- YOUR GOAL:
According to the passage on blood plasma, what three things does WHO not do with plasma?

- READING PASSAGE:
A big percentage of the plasma collected in developing countries as wasted and destroyed. This wastage occurs because of the lack of appropriate technology, regulatory controls, quality systems, and good manufacturing practices, thereby rendering the plasma unsuitable for conversion into fractionated medicinal products.
Facilitation of blood plasma for everyone
The facilitation of collaboration between various types of countries, namely developing and developed countries with regulations and technology transfer, is an important part of a global approach.
Blood should be seen as a manufactured product. Implementation of GMP is critical and requires that blood establishments separate medical functions from manufacturing activities (e.g., plasma for fractionation). Current GMP addresses these activities (collection, testing, storage, processing, labeling, and distribution) of the blood establishment. Testing of the blood plasma alone is not enough. Such testing does not address emerging infectious agents, variations in the existing agents like human immuno-deficiency virus HIV, HBV and HCV, that are not detected by current assays, and variations in the quality of the proteins in the plasma.
The process should be controlled from start to finish, as is required for the manufacture of other medicines.
Why does WHO focus on recovered blood plasma?
WHO does not collect, prepare, or distribute plasma. The organization has a responsibility to assist countries in making the best use of recovered plasma to generate essential medicines. It is established that the principle of nationally supported, managed, and coordinated blood systems, a series of WHO initiatives (including the responsibility for developing standards for therapeutic proteins and for in vitro diagnostic tests (IVD)) have been promulgated.

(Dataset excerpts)
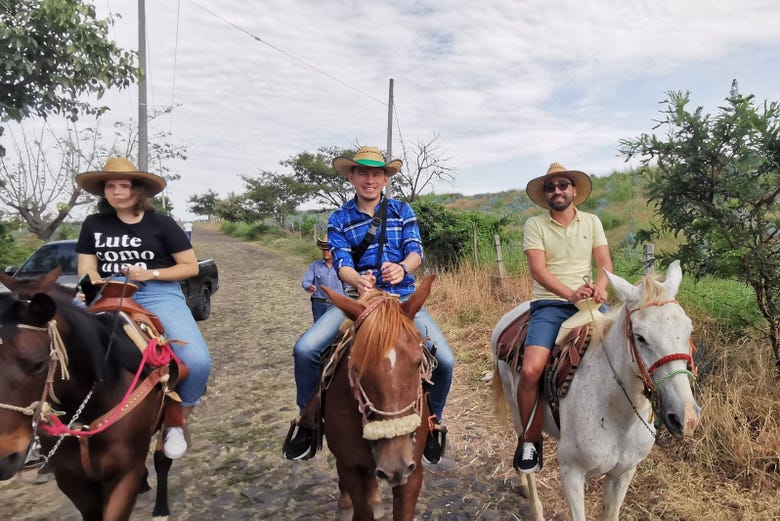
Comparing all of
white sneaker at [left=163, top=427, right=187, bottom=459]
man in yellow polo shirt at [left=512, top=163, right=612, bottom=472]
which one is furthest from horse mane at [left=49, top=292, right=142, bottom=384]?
man in yellow polo shirt at [left=512, top=163, right=612, bottom=472]

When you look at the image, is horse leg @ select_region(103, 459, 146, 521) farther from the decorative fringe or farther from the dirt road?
the decorative fringe

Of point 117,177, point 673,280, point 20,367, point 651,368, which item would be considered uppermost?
point 117,177

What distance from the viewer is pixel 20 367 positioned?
5.76ft

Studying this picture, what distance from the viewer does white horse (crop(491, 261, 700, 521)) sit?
6.81 ft

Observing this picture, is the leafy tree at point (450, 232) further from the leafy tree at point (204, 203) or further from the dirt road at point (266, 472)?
the leafy tree at point (204, 203)

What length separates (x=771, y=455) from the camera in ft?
10.4

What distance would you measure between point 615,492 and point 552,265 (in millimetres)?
1510

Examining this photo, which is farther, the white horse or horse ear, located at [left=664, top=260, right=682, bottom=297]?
horse ear, located at [left=664, top=260, right=682, bottom=297]

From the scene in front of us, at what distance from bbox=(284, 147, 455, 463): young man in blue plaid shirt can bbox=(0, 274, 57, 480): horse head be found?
4.33 ft

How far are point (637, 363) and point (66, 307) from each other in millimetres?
2864

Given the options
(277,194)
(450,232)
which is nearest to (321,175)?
(277,194)

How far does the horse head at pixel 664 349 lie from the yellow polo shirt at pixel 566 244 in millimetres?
864

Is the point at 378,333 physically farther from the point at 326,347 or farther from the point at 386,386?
the point at 326,347

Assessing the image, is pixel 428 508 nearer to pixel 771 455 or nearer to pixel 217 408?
pixel 771 455
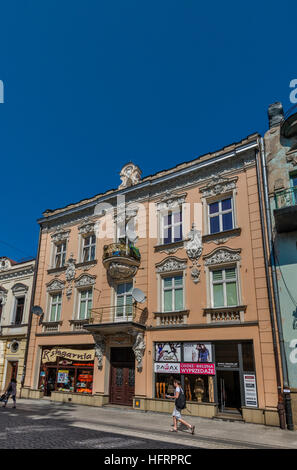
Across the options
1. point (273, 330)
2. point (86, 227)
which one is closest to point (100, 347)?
point (86, 227)

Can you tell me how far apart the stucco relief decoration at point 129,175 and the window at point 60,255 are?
5.69 m

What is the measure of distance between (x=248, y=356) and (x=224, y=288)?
2952mm

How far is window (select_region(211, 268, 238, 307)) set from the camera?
14461mm

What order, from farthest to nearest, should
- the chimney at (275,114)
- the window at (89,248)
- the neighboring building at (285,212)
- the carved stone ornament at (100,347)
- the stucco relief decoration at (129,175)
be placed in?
the window at (89,248)
the stucco relief decoration at (129,175)
the carved stone ornament at (100,347)
the chimney at (275,114)
the neighboring building at (285,212)

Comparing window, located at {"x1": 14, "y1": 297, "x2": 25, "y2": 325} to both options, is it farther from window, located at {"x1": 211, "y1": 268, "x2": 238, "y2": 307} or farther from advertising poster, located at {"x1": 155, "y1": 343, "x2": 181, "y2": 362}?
window, located at {"x1": 211, "y1": 268, "x2": 238, "y2": 307}

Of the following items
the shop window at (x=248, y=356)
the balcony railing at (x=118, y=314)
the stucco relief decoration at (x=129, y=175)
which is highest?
the stucco relief decoration at (x=129, y=175)

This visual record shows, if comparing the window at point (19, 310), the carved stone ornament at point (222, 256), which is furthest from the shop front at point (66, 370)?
the carved stone ornament at point (222, 256)

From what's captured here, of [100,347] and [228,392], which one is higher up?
[100,347]

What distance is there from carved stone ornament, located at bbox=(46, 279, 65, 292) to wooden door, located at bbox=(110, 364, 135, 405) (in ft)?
19.9

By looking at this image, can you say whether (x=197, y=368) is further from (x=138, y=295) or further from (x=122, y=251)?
(x=122, y=251)

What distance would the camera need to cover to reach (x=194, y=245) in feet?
52.6

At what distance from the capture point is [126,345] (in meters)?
16.9

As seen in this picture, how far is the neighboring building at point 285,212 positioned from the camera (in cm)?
1235

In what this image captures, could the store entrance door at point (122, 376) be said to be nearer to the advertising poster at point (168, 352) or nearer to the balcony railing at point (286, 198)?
the advertising poster at point (168, 352)
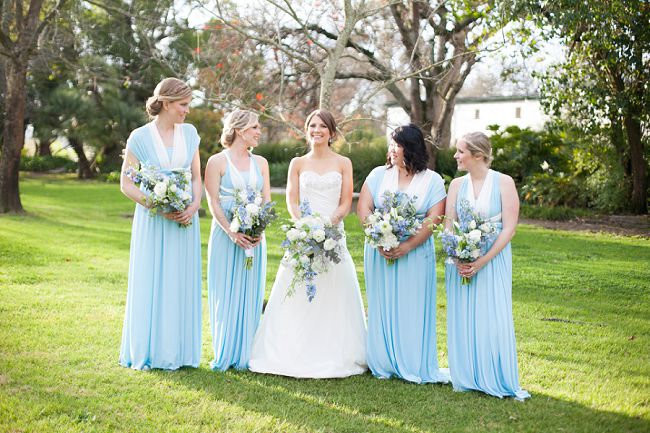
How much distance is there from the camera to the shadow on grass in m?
4.81

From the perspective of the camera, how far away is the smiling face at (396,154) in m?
5.79

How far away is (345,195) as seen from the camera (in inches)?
242

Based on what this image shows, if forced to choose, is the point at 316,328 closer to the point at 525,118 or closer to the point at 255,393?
the point at 255,393

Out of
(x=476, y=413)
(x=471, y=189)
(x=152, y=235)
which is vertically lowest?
(x=476, y=413)

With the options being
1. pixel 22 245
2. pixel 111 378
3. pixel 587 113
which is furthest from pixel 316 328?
pixel 587 113

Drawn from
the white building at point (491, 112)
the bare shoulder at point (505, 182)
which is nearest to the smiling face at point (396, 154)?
the bare shoulder at point (505, 182)

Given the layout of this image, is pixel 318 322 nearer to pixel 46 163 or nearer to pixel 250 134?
pixel 250 134

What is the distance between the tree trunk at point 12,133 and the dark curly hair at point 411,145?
1399 cm

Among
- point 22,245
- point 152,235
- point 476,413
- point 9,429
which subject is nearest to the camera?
point 9,429

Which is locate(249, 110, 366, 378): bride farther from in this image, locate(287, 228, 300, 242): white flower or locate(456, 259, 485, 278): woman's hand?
locate(456, 259, 485, 278): woman's hand

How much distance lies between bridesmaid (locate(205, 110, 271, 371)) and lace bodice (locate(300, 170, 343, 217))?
1.26ft

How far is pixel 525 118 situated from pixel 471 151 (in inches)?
1192

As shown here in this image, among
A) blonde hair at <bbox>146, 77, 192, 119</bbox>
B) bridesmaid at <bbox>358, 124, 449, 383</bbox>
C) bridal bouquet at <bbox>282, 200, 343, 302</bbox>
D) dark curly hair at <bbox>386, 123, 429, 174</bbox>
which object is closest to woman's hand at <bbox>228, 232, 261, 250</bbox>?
bridal bouquet at <bbox>282, 200, 343, 302</bbox>

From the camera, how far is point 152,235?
19.4ft
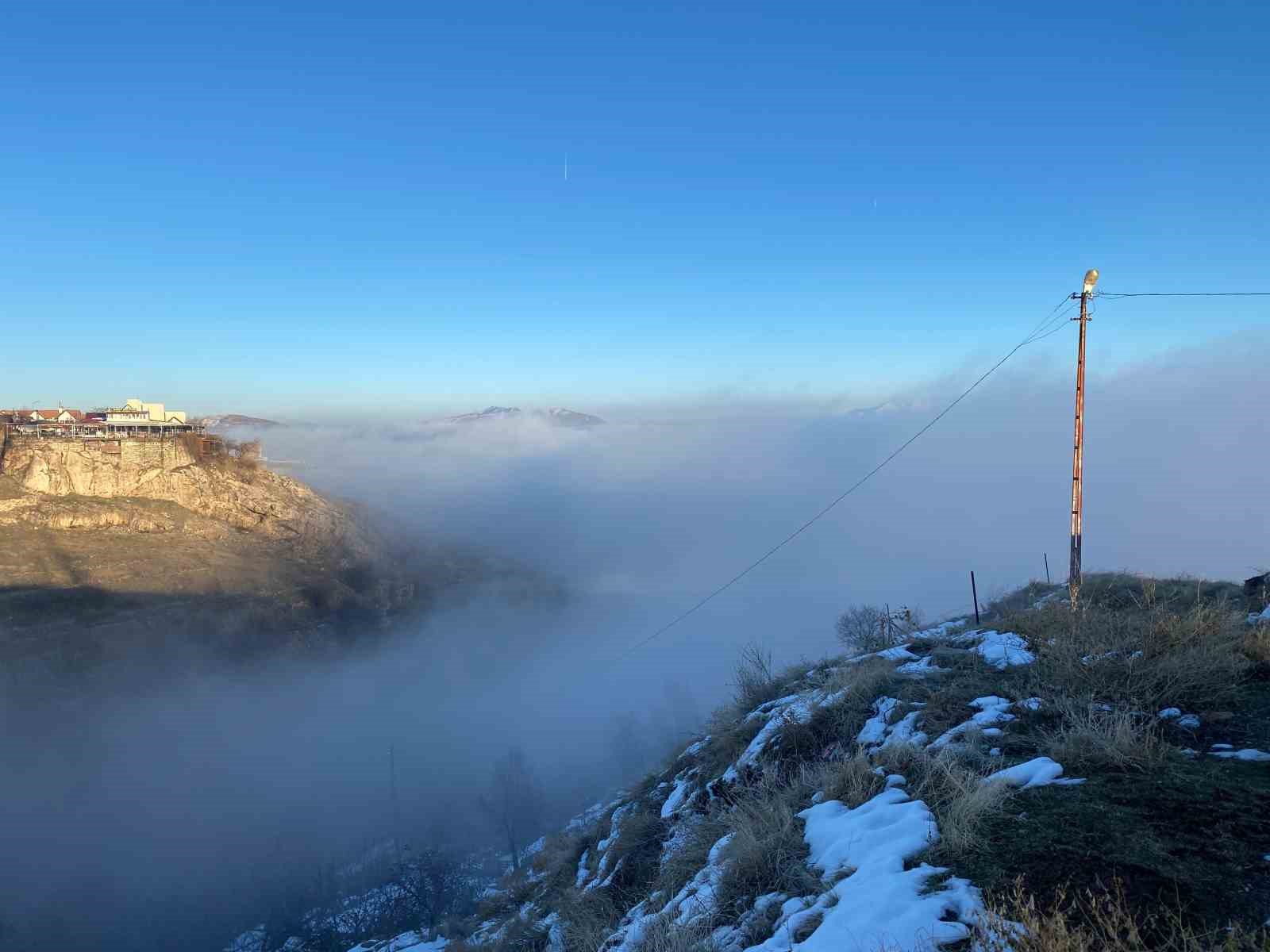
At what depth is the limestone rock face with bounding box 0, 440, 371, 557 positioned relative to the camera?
74.9 metres

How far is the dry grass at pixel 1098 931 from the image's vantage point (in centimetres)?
292

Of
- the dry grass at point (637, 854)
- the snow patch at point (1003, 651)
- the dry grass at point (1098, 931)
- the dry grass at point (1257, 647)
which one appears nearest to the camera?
the dry grass at point (1098, 931)

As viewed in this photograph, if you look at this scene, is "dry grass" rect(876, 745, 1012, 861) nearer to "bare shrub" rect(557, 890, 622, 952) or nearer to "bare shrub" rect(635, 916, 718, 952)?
"bare shrub" rect(635, 916, 718, 952)

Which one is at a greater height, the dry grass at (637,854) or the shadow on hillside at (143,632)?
the dry grass at (637,854)

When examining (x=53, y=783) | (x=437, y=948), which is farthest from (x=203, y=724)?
(x=437, y=948)

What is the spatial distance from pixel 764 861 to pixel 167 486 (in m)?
97.8

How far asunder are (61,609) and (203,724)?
58.8 ft

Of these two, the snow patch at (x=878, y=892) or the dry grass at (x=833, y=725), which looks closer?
the snow patch at (x=878, y=892)

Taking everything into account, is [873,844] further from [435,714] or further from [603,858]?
[435,714]

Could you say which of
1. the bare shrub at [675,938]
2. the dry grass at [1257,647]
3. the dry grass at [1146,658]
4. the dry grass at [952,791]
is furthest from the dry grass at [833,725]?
the dry grass at [1257,647]

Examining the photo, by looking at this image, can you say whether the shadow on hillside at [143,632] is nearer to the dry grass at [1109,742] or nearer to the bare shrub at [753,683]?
the bare shrub at [753,683]

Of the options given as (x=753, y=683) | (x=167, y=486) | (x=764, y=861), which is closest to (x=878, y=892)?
(x=764, y=861)

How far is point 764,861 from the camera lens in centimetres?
512

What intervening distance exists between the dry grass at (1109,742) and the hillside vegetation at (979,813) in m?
0.02
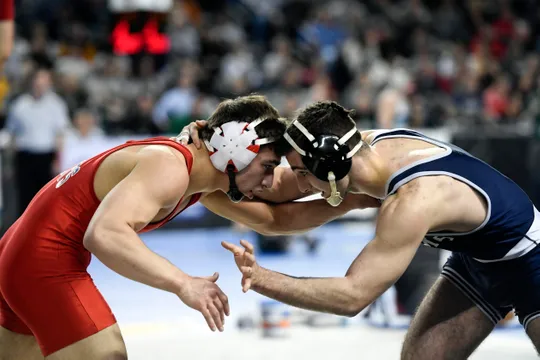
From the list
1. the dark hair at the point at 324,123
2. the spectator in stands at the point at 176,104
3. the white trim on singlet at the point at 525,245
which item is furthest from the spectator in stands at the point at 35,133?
the white trim on singlet at the point at 525,245

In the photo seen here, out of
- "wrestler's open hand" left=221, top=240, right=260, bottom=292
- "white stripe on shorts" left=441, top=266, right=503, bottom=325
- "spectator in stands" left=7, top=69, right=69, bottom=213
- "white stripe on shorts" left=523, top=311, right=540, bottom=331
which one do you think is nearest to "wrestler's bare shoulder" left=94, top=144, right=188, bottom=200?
"wrestler's open hand" left=221, top=240, right=260, bottom=292

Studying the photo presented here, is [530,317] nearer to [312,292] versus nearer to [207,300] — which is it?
[312,292]

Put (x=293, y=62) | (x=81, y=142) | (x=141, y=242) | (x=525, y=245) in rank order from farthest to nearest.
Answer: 1. (x=293, y=62)
2. (x=81, y=142)
3. (x=525, y=245)
4. (x=141, y=242)

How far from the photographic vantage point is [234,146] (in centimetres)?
392

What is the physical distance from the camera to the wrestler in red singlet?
12.0ft

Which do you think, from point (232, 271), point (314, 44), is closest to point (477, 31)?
point (314, 44)

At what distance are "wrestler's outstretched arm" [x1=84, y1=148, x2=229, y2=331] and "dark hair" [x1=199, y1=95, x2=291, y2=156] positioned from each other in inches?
19.5

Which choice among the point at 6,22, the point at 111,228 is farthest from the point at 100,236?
the point at 6,22

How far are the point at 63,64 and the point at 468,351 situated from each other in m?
9.74

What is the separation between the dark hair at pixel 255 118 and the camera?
403 centimetres

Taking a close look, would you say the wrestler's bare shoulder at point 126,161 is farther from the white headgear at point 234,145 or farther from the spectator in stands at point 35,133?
the spectator in stands at point 35,133

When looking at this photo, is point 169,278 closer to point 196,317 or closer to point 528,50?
point 196,317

- RESULT FOR THIS EXERCISE:
WHO does not collect, prepare, or distribute plasma.